▸ **Available data**
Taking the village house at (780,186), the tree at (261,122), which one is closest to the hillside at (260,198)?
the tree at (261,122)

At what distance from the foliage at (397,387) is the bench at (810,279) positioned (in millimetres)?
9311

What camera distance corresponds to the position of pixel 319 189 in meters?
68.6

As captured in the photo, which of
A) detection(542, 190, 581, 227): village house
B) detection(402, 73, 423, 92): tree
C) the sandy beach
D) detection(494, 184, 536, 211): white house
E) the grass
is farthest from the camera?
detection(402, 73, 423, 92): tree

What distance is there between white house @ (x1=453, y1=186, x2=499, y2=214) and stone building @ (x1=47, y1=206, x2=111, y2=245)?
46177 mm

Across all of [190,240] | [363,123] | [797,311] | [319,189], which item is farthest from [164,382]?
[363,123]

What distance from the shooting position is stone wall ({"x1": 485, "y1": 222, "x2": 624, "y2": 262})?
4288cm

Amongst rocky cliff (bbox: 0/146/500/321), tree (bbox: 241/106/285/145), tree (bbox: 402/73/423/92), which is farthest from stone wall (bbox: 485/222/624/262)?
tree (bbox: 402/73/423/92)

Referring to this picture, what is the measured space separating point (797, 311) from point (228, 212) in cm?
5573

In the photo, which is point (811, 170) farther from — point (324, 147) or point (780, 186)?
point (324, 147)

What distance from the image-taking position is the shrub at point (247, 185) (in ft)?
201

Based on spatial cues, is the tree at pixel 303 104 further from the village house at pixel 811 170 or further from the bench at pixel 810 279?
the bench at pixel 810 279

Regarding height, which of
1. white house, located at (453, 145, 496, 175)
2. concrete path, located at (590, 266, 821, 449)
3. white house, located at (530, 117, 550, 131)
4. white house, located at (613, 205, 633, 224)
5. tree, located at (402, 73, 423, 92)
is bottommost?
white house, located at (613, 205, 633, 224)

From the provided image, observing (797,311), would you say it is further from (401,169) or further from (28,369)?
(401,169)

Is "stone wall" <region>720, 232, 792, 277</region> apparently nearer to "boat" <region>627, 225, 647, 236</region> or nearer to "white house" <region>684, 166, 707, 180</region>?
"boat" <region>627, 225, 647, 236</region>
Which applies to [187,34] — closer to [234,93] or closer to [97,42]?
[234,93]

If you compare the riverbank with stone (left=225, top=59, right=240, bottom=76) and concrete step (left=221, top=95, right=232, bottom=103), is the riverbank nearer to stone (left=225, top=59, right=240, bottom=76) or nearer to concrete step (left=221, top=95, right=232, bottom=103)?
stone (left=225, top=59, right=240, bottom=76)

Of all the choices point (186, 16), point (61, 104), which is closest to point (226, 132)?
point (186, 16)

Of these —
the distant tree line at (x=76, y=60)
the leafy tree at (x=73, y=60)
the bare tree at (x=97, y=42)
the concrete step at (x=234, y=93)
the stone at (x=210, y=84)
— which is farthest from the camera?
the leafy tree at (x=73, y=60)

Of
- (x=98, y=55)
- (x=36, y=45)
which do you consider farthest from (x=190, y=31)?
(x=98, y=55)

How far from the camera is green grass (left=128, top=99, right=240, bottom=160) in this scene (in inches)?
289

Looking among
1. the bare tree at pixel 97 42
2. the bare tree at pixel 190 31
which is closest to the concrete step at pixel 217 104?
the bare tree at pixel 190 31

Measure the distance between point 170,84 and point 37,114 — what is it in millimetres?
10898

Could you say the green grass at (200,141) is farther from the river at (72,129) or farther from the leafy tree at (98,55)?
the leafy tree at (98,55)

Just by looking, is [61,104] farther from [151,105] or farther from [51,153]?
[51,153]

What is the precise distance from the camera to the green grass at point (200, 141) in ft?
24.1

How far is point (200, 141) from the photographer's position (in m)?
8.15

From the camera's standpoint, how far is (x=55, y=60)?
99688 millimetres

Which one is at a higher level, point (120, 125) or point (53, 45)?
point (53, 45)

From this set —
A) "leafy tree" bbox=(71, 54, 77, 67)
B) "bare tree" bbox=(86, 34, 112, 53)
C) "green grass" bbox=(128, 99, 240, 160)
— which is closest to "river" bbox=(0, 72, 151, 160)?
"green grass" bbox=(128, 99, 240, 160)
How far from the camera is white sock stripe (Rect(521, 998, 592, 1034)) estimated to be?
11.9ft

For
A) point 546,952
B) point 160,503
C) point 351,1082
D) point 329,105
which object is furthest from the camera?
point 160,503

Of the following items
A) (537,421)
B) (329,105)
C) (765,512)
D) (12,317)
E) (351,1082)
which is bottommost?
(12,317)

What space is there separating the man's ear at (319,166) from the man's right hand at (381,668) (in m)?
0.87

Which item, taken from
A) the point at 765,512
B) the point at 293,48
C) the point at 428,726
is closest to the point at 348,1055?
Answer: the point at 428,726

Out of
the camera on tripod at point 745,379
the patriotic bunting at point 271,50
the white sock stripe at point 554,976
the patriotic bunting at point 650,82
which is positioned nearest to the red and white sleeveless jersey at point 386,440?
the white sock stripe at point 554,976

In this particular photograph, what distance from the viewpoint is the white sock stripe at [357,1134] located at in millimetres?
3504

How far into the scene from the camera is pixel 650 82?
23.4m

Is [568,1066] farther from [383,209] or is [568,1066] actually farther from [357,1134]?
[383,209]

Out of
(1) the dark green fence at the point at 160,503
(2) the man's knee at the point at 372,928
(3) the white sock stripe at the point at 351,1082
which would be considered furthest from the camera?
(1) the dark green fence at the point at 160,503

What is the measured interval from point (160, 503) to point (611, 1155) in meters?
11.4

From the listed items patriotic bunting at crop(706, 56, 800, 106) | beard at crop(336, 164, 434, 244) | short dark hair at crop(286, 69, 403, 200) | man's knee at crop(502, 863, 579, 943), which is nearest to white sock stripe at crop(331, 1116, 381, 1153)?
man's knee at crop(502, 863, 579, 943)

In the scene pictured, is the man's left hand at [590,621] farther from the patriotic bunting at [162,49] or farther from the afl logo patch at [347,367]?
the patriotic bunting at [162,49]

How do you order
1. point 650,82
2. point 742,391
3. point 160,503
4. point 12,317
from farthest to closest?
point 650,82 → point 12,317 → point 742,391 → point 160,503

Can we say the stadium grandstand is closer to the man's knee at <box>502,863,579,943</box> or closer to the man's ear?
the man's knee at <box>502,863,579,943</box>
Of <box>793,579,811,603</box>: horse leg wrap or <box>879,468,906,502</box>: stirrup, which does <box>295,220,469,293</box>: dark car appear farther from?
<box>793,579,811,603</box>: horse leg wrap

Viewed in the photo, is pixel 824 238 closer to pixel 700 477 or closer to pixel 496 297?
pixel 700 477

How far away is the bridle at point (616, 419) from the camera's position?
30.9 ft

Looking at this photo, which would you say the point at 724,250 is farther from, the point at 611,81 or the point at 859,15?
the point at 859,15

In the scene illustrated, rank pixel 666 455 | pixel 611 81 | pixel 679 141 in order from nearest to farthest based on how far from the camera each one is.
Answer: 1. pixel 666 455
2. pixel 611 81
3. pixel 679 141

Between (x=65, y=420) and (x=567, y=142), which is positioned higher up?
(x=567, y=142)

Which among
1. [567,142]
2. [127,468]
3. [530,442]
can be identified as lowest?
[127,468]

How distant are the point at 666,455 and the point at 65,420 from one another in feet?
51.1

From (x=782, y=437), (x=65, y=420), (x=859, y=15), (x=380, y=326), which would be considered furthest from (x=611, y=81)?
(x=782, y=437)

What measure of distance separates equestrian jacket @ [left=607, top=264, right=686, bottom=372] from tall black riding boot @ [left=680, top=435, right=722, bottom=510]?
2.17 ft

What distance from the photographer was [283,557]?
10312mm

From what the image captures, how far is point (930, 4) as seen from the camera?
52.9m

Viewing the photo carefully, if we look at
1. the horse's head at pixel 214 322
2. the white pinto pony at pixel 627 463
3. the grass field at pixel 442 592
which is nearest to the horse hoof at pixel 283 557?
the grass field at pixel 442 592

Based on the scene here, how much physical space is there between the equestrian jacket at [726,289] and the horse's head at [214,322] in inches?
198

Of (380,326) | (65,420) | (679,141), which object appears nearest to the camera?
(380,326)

▸ **Written instruction**
Give the rows above from the line with "What space is" up to and including the line with "Answer: the point at 428,726" as a JSON list of strings, one string per line, leaving out blank lines.

▸ **Finished answer**
[
  "What space is there separating the man's ear at (319,166) from the man's right hand at (381,668) (in m)?",
  "0.87",
  "Which item, taken from",
  "A) the point at 765,512",
  "B) the point at 293,48",
  "C) the point at 428,726",
  "is closest to the point at 348,1055?",
  "Answer: the point at 428,726"
]